Sex determination is obviously an important developmental event with great ecological and evolutionary consequences. A large variety of sex determination mechanisms exists, and the evolution of many of these is still relatively poorly understood. Previous work suggests that compensatory adaptations to mutations in involved genes might be relevant in the evolution of these pathways.

To test this, a new study in Evolution uses experimental evolution in Caenorhabditis elegans, the favorite little worm of many biologists (the normal sex determination pathway of these nematodes is illustrated in figure 1). The worm lines used possessed a set of mutations in two key sex-determining genes. These mutations rendered sex determination temperature dependent and led to intersexual phenotypes at intermediate temperatures.

   

Figure 1: the sex determination pathway in C. elegans. Arrows indicate activation, bars inhibition.

(Source: Chandler et al., 2011)

   

After 50 generations, which is very quickly, these lines already ‘recovered’ to the wild-type phenotypes. But, surprisingly, the transcription levels of the affected key genes weren’t restored to wild-type conditions. This strongly suggests that these worms can return to the wild-type phenotype, with regardsto sex determination, through adaptations compensating for these mutations, implying that the wild-type phenotype can be restored even while gene expressions remain altered (the experimental design is shown in figure 2).

   

Figure 2: The experimental design used in the study.

(Source: Chandler et al., 2011)

   

In the conclusion, the authors write:

our C. elegans lines demonstrate that organisms can accommodate deleterious developmental mutations on relatively short time scales, at least once those mutations are fixed, supporting a potential role for compensatory adaptation in the evolution of sex determination mechanisms.

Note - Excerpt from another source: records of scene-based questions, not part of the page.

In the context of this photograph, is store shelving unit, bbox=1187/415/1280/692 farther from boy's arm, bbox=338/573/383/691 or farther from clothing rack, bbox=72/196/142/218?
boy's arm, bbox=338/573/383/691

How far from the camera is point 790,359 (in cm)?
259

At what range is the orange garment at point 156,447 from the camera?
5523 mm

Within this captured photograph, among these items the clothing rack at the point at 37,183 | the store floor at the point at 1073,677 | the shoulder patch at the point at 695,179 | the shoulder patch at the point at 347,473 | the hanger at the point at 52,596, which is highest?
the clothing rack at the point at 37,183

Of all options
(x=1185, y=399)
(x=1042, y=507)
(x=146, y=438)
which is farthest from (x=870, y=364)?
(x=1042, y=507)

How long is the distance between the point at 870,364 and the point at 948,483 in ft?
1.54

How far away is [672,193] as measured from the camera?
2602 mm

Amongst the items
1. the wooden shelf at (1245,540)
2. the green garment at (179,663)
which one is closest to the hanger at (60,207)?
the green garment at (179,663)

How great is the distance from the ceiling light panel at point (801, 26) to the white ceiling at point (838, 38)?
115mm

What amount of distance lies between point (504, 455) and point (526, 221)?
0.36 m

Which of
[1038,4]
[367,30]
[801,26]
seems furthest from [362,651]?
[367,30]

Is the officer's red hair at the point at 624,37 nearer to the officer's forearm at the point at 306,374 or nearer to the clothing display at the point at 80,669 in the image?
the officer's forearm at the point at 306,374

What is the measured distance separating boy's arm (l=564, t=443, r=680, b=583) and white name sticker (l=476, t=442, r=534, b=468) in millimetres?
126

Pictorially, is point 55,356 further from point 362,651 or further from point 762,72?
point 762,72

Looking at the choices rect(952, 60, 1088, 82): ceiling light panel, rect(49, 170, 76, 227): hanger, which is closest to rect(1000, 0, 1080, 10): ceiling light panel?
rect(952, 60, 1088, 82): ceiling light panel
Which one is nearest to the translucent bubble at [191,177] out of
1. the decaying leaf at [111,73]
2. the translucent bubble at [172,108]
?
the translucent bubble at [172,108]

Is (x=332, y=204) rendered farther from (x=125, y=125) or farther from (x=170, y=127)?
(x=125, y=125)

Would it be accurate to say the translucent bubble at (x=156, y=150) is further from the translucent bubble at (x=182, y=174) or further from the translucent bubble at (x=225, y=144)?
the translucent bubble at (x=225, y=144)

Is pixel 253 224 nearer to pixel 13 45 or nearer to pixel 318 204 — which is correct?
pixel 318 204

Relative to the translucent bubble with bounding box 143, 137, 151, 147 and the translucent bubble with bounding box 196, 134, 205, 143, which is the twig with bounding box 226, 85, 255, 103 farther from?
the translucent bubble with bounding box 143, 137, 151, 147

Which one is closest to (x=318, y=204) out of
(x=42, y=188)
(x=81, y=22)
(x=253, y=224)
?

In addition, the genetic and genomic mechanisms underlying these changes may not be as predictable or repeatable as one might expect. Future research to identify the causal loci and determine the relative contributions of preexisting variants and new mutations, as well as examine the rate of evolutionary change, will help elucidate how compensatory adaptation influences the microevolution of sex determination pathways. In turn, such mechanistic work might inform our understanding of the diverse phylogenetic patterns and extensive macroevolutionary dynamism of SDMs.

As overall conclusion, it is stated that:

Our findings highlight the microevolutionary flexibility of sex determination pathways and suggest that compensatory adaptation to mutations can elicit novel and unpredictable evolutionary trajectories in these pathways, mirroring the phylogenetic diversity, and macroevolutionary dynamics of sex determination mechanisms.

   

Reference

Chandler, C.H.; Chadderdon, G.E.; Phillips, P.C., Dworkin, I. and Janzen, F.J. (2011). Experimental Evolution of Caenorhabditis elegans Sex Determination Pathway. Evolution. Published online 8 September 2011. doi:10.1111/j.1558-5646.2011.01420.x.